One of my coaching clients, Joe (not his real name), was dating and hoping to find someone for a long-term relationship.
He had written a list of what he was looking for and fine-tuned it. He’d done a lot work to heal after his first marriage ended.
There was some work we could do together around clarifying his values and how to screen, sort and test possible relationship partners.
Also, like many sex positive people, he had some mixed feelings about monogamy vs. an open or polyamorous relationship. During his coaching sessions, one of the things we talked about was how his lack of clarity about the relationship model he wanted was a potential minefield. It could bring unintended pain into his next relationship.
The biggest issue that was blocking Joe from finding a life partner to marry was that he simply could not imagine himself in a relationship.
Now, this problem was not apparent to Joe at all. Had anyone pointed that out to him early on he would have strongly denied it, left, right and center.
Although dating to find a life partner is a common concern of many of my coaching clients, the relevance of this issue was not clear to me at first either.

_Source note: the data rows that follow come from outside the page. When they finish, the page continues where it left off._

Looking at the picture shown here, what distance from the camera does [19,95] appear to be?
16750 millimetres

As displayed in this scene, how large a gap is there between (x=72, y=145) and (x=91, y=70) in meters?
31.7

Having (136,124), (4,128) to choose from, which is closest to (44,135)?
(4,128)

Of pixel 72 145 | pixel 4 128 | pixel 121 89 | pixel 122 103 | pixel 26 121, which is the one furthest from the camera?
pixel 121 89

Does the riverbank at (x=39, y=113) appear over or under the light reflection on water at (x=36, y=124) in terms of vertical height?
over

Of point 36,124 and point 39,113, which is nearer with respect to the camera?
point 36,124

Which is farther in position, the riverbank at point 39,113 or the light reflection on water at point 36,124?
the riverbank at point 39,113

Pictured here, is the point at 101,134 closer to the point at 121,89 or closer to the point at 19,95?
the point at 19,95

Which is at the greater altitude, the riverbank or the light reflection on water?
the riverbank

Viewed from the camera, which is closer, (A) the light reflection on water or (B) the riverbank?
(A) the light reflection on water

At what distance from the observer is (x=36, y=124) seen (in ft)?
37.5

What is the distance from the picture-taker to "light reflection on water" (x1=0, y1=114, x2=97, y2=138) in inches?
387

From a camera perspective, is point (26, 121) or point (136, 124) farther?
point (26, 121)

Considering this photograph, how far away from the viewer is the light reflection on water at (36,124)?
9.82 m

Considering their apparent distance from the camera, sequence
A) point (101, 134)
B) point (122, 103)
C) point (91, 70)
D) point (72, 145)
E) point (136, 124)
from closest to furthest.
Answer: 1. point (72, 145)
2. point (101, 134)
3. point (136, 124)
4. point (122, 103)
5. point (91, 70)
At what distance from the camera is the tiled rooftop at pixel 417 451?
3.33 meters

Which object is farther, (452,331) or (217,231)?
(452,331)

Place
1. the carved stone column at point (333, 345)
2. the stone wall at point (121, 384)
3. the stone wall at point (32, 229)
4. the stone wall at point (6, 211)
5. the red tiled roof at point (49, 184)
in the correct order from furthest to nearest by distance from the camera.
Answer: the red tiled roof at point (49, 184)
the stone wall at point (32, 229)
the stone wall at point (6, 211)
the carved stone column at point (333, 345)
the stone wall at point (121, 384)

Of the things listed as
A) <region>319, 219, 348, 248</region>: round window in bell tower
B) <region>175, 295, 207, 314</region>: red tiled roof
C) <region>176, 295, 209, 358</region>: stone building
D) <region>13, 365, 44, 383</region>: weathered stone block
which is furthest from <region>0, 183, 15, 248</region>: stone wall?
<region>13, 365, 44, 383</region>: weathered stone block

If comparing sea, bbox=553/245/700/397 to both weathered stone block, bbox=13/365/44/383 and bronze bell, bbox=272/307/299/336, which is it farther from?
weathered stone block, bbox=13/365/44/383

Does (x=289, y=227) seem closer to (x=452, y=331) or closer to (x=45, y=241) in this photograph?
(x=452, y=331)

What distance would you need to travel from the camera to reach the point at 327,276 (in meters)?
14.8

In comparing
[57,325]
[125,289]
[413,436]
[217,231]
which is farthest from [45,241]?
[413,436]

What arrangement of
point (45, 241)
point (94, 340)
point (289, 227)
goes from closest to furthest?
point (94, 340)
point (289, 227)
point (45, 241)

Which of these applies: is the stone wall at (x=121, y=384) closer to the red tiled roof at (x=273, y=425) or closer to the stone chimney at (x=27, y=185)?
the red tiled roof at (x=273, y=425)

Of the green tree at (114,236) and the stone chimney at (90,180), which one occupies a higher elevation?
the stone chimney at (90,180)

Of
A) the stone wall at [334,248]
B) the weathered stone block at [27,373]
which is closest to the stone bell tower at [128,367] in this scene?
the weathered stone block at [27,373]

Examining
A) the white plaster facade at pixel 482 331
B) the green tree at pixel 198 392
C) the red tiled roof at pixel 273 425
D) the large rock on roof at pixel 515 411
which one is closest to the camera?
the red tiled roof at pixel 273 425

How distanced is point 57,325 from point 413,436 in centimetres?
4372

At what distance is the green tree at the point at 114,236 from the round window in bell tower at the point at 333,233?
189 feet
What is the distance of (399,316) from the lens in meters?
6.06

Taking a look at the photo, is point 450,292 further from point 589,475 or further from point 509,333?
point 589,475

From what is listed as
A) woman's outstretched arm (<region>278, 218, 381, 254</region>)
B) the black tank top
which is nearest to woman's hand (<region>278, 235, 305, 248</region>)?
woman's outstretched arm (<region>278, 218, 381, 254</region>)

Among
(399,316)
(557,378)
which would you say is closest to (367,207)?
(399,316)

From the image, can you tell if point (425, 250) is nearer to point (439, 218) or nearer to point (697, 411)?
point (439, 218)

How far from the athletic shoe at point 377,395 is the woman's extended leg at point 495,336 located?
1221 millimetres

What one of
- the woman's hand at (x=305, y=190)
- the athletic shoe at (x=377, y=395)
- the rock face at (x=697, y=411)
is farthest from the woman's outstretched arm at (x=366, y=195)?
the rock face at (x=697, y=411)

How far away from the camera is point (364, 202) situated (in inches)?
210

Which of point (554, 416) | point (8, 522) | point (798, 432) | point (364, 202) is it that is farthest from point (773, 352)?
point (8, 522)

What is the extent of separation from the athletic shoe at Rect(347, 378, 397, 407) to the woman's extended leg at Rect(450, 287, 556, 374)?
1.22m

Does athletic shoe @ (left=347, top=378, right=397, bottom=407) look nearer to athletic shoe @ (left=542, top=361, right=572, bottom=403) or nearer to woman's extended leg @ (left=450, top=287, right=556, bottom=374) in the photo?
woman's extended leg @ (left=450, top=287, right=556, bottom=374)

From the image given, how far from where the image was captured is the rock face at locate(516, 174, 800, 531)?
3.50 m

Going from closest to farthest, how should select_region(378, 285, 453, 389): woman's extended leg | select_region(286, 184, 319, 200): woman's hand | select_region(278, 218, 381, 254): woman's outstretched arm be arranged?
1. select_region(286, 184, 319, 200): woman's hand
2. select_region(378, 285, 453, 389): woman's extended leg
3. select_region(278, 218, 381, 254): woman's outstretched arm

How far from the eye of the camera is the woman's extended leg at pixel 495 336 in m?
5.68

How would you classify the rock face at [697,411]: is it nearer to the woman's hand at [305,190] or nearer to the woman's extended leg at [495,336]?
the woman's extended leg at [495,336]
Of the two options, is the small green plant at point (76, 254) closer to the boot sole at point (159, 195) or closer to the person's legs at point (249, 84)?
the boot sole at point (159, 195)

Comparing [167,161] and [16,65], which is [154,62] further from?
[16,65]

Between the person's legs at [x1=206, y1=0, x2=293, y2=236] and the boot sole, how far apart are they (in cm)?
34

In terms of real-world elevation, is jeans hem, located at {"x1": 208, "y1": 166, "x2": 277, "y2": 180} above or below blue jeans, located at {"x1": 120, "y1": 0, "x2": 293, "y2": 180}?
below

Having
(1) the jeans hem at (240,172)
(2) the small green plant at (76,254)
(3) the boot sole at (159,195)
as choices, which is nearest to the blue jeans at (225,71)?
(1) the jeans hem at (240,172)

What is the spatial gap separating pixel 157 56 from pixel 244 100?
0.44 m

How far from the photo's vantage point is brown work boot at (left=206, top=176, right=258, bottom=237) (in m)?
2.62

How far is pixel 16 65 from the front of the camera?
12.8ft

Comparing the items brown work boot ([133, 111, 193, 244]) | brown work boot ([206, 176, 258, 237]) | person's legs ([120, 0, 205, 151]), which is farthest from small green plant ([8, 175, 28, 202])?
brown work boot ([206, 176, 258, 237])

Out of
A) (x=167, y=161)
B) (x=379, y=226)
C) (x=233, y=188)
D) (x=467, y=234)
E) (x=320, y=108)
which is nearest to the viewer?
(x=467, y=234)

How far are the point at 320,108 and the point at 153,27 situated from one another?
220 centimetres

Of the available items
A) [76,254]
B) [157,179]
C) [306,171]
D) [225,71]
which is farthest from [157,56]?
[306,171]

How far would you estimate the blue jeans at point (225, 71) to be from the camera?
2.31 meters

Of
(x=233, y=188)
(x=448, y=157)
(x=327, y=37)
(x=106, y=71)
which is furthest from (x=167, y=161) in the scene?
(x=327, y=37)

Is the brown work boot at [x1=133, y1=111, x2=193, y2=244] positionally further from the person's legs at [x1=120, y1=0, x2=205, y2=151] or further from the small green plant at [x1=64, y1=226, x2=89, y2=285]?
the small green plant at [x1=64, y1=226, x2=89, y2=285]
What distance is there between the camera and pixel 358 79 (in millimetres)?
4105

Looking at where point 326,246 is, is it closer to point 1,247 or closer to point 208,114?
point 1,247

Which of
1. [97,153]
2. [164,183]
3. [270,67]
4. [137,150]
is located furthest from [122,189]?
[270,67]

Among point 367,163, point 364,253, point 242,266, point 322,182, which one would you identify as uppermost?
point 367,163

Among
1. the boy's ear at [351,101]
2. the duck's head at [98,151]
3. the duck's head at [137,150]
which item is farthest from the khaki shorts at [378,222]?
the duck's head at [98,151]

This is one reason why a series of coaching conversations over time can be so helpful in uncovering the deeper awareness that can show you the way forward.
Every time Joe dated someone he quickly came up with all the reasons why it could not and would not work with that person.
On the surface this did not seem like a problem.
After all there needs to be some chemistry. It’s important to not settle for just anyone. This means it takes time.
It’s part of the dating process to meet lots of people who are not a good match.
Like many people over 40, Joe’s life was complicated. There was work, commitments to a church and social groups, hobbies, two homes along with two cars and a pool and garden to maintain.
In addition, there were regular vacations and ski trips. Joe also loved entertaining and cooking for a crowd.
In a lot of ways, Joe had a perfect life. So why wasn’t he finding that special someone?
As we talked over a series of coaching sessions, it became clear that in the midst of maintaining and enjoying his busy life, Joe had not really imagined how a life partner would fit in.
Yes, he had time for some dates. He knew a relationship would bring some adjustments. He was careful to talk in an evolved way about being open to the “growing pains” of that.
Still, it looked like he did not have space in his life for another person.
The deeper issue though was his imagination.
Joe had already thought of all the wonderful things – like great sex, hosting parties and going on ski trips together.
Sure, he could be more specific in his imagination in those areas. But the biggest issue was that he hadn’t paused to really imagine what a normal day would look like.
Joe also wasn’t very visual, so at first, he did not like my suggestion to visualize.
Visualization is about all five senses
While the word visualization is most commonly used, the word imagine would be much better.
You can imagine with any of your five senses, as well as that gut “feeling” that we might call a felt sense or some would call a sixth sense.
If you don’t visualize easily see if you can imagine. Think about all your senses.
In that ideal situation, what would be the sounds, the feeling on your skin or deep inside where you feel things, Notice and imagine even the smells and tastes of that desired situation. How would your morning coffee taste or feel differently after you found and married that special person,
Let yourself imagine and feel how good it will be
Most children have a vivid imagination. Often in our society, as we grow up, the rules and discipline of school, work and social expectations strongly influence us to disconnect from our imagination.
If imagination seems too far a stretch, see if you can gently increase your curiosity.
Look for things in your daily life to be curious about. It can be a doorway to imagination.
Then give yourself some space and time to thoroughly imagine. Call it meditation if that helps you feel freer to take the time to do so.
Imagine that thing you want – that relationship or sexual experience, the new home or better job. What would that feel like with all your senses, not just visually,
Be specific and detailed in your visualization
Make a point to imagine all aspects of what you want. If you’re looking for a boyfriend or girlfriend or someone to marry, then imagine everything.
Don’t stop with imagining the sex and the vacations.
Take some time to imagine the supportive and friendly way that disagreements and arguments play out. On a rushed, busy morning before work who will use the bathroom first, How will you be with each other if one of you is sick,
Be specific in your imagination. Don’t just think “nice beach vacation.” Where will this be, Will the beach be rocky or sandy, How long with it take to get there, What will the lodging look like, The meals, How big are the waves, How bright is the sun, What would you do if it rained or you got sunburned,
Why visualization and imagination are so powerful
Movie stars, politicians and Olympic athletes have all used visualization to bring their dreams to life, and you can too.
One of the reasons that visualization is so powerful is that the unconscious mind does not distinguish between something you are experiencing and something you’re only imagining.
By imagining (visualizing) you put yourself into a mental state that is more resonant or compatible with the reality. That more compatible mindset makes it easier for you to take the steps to make what you long for a reality in your life. It makes you more magnetic to the people who will help you experience the things you long for.
Invite your longings into reality through creative imagination
Visualization – or creative imagination in all its forms – can be an effective help for manifesting your longings in the arena of relationships, sexuality and intimacy. Take some time to be calm and relaxed. Focus your attention on the process.
Imagine with all your senses. Be specific and let yourself imagine and feel what it will be like. Make it a practice to do this regularly.